- Available data -
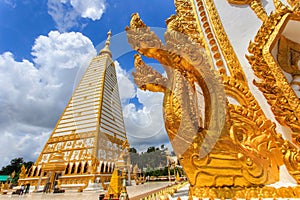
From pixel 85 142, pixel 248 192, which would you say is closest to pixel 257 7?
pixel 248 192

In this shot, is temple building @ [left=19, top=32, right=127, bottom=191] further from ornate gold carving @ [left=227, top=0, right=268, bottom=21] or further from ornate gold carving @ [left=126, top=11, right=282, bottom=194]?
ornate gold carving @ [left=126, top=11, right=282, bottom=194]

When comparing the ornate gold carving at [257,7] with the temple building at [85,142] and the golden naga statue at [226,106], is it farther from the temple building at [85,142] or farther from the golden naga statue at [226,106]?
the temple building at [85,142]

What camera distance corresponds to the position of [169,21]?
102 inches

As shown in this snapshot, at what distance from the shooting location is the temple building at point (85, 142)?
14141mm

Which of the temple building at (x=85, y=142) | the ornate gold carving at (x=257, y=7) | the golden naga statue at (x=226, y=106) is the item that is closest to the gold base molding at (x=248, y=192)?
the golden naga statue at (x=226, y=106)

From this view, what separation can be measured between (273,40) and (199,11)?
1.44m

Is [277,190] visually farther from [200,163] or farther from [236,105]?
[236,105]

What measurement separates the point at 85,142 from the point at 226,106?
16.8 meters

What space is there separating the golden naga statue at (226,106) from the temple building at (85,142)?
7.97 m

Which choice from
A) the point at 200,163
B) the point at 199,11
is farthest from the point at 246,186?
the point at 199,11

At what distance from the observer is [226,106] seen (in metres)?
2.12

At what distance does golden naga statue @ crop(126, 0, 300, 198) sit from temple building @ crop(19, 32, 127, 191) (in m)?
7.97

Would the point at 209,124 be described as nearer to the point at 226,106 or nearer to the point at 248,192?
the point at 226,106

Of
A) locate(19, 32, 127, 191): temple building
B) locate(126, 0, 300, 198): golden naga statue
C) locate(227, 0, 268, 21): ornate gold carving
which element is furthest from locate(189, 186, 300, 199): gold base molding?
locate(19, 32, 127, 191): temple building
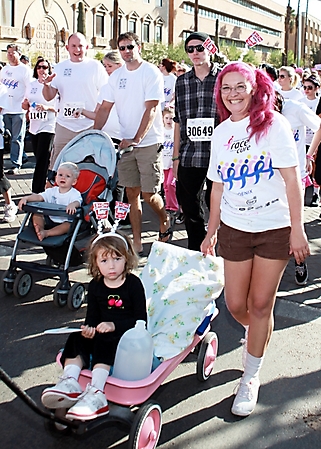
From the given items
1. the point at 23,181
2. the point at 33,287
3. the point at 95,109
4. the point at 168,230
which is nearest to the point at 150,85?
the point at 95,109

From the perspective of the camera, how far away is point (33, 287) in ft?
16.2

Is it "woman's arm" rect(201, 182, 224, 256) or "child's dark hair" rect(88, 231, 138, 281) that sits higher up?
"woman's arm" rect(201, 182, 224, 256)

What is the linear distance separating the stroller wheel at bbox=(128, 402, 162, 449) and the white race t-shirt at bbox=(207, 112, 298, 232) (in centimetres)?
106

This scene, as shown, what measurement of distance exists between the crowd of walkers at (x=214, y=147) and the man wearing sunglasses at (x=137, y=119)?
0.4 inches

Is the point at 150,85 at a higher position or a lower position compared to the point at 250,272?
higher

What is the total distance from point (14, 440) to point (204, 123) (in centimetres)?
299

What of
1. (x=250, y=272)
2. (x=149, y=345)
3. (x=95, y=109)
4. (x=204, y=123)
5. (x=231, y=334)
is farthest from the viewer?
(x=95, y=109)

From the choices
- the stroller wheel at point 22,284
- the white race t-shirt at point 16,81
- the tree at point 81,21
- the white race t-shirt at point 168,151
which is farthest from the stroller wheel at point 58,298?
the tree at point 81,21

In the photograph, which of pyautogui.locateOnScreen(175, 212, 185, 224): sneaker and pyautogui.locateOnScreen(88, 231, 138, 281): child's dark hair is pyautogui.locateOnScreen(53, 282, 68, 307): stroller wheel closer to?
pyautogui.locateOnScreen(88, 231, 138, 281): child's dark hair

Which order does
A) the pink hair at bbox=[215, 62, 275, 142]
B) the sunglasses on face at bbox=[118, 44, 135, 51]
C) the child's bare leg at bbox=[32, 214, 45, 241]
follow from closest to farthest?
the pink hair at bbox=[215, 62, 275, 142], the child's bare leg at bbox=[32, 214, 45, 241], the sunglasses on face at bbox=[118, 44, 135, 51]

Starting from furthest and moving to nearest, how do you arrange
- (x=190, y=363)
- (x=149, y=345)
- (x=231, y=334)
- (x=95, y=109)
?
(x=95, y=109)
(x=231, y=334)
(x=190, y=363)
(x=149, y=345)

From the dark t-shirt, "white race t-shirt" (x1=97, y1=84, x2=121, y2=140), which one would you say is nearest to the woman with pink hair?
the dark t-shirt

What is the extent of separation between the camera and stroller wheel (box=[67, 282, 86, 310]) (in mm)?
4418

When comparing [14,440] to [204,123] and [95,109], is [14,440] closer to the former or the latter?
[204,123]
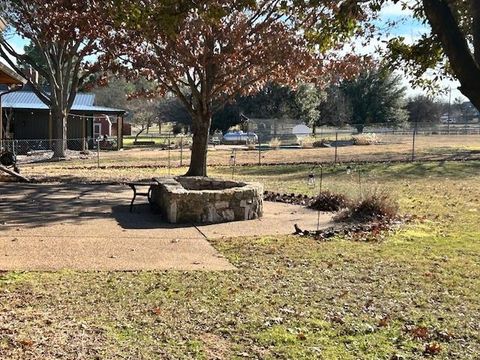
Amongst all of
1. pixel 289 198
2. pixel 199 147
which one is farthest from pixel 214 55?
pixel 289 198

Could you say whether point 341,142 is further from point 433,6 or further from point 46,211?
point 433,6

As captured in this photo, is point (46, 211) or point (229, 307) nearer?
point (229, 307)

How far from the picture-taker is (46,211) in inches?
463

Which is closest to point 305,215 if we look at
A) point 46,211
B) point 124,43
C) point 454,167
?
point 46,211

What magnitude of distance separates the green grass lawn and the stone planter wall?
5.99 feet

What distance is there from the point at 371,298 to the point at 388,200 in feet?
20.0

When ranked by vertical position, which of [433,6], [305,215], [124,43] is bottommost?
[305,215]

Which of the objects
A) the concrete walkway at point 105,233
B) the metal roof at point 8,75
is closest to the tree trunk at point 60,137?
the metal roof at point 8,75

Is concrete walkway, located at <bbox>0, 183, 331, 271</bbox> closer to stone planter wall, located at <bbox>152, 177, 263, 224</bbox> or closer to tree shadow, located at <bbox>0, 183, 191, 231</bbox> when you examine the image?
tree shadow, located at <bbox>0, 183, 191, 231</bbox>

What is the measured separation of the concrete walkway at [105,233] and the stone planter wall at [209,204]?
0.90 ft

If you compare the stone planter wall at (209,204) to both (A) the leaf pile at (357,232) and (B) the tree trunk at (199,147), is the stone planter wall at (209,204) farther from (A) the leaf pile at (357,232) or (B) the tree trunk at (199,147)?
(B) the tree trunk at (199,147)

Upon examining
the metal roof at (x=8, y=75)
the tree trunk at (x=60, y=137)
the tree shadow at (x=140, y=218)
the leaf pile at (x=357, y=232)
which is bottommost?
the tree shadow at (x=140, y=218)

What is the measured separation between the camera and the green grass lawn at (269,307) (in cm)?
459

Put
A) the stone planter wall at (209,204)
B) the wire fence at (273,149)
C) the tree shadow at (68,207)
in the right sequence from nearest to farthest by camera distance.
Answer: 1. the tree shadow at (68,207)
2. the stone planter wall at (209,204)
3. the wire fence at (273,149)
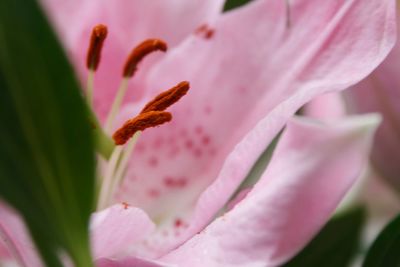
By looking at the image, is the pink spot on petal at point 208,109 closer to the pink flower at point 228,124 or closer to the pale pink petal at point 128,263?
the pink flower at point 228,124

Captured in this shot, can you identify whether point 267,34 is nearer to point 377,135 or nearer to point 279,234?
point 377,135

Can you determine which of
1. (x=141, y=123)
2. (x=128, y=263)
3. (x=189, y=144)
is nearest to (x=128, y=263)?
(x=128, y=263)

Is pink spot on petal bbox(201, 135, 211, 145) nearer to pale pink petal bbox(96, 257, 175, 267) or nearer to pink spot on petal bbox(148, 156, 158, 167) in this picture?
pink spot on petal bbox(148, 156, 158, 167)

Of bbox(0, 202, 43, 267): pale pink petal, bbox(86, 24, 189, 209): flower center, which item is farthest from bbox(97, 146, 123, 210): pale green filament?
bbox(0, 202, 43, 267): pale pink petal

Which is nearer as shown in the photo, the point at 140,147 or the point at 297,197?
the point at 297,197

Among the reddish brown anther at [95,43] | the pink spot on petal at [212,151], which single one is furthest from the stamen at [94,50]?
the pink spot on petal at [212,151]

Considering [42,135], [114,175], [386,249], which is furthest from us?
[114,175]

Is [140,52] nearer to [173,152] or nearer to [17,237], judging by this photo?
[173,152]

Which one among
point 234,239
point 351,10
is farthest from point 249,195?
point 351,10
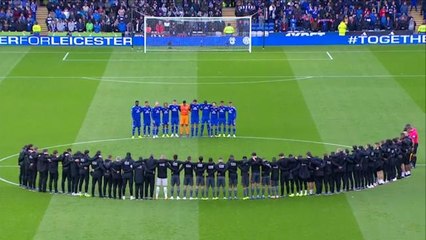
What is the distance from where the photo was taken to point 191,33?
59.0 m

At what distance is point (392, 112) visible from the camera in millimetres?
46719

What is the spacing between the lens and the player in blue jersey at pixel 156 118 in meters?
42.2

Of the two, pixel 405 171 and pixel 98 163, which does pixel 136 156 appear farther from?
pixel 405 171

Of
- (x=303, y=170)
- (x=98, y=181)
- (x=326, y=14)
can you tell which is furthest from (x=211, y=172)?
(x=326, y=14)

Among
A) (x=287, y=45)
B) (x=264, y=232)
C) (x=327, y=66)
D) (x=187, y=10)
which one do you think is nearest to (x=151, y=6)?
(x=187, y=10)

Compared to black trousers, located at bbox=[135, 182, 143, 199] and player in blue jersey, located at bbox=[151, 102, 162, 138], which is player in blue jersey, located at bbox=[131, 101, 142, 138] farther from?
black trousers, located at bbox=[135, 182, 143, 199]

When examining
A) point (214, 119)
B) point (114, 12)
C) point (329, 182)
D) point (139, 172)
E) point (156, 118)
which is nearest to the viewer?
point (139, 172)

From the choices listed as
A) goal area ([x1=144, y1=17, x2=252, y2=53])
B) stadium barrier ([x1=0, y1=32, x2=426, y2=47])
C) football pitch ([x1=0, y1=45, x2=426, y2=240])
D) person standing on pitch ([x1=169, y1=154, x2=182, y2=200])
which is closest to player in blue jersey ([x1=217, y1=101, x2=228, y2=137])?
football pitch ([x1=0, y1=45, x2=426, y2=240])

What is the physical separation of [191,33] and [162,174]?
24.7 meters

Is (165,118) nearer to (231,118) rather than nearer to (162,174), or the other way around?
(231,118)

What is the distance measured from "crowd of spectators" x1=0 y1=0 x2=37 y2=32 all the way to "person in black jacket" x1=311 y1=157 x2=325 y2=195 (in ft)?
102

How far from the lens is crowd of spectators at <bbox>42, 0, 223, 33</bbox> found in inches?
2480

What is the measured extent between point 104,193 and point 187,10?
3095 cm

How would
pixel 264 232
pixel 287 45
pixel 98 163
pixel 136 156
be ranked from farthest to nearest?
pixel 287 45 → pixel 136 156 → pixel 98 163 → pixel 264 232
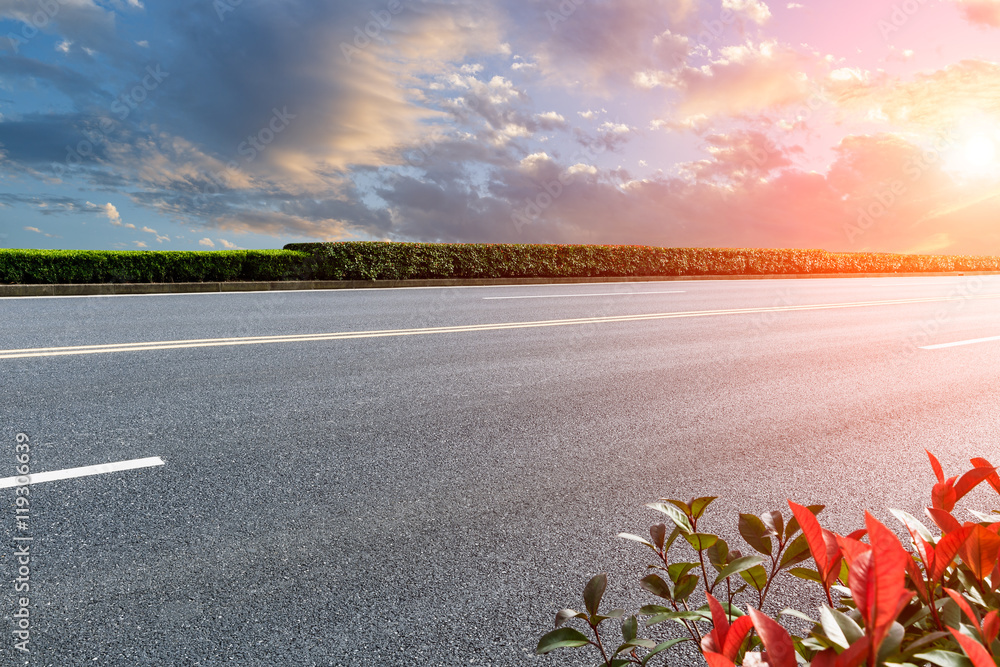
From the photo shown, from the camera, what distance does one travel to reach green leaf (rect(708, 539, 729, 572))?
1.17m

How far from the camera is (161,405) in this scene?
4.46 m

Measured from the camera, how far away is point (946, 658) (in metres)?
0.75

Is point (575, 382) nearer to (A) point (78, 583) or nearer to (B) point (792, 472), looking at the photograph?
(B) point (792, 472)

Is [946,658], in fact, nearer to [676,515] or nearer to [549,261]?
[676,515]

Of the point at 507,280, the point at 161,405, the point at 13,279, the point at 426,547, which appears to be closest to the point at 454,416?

- The task -
Render the lines from the line containing "Which one among" through the line containing "24.7 meters", both included, as a Markdown table with the columns Row and Text. Give each line its own row number, and omit blank lines and pictures.

- Complete output -
| Row | Text |
|---|---|
| 1 | Which one among |
| 2 | point 234,239 |
| 3 | point 351,10 |
| 4 | is farthest from point 249,195? |
| 5 | point 351,10 |
| 6 | What is the distance from where the photo was taken to point 191,33? |
| 7 | 59.0 m |
| 8 | At what distance is point (392, 112) visible from the camera in millimetres? |
| 9 | 46719 |
| 10 | What is the spacing between the lens and the player in blue jersey at pixel 156 118 in meters? |
| 11 | 42.2 |
| 12 | Of the two, pixel 405 171 and pixel 98 163, which does pixel 136 156 appear farther from? |
| 13 | pixel 405 171 |
| 14 | Of |
| 15 | - (x=303, y=170) |
| 16 | - (x=98, y=181) |
| 17 | - (x=326, y=14) |
| 18 | can you tell which is furthest from (x=211, y=172)? |
| 19 | (x=326, y=14) |
| 20 | Among |
| 21 | A) (x=287, y=45) |
| 22 | B) (x=264, y=232) |
| 23 | C) (x=327, y=66) |
| 24 | D) (x=187, y=10) |
| 25 | which one do you think is nearest to (x=151, y=6)? |
| 26 | (x=187, y=10) |
| 27 | Compared to black trousers, located at bbox=[135, 182, 143, 199] and player in blue jersey, located at bbox=[151, 102, 162, 138], which is player in blue jersey, located at bbox=[131, 101, 142, 138] farther from? |
| 28 | black trousers, located at bbox=[135, 182, 143, 199] |
| 29 | When examining |
| 30 | A) point (214, 119) |
| 31 | B) point (114, 12) |
| 32 | C) point (329, 182) |
| 33 | D) point (139, 172) |
| 34 | E) point (156, 118) |
| 35 | which is nearest to the viewer? |
| 36 | point (139, 172) |
| 37 | From the choices listed as |
| 38 | A) goal area ([x1=144, y1=17, x2=252, y2=53]) |
| 39 | B) stadium barrier ([x1=0, y1=32, x2=426, y2=47]) |
| 40 | C) football pitch ([x1=0, y1=45, x2=426, y2=240]) |
| 41 | D) person standing on pitch ([x1=169, y1=154, x2=182, y2=200]) |
| 42 | which is closest to player in blue jersey ([x1=217, y1=101, x2=228, y2=137])? |
| 43 | football pitch ([x1=0, y1=45, x2=426, y2=240]) |
| 44 | What is the physical separation of [191,33] and [162,174]? |
| 45 | 24.7 meters |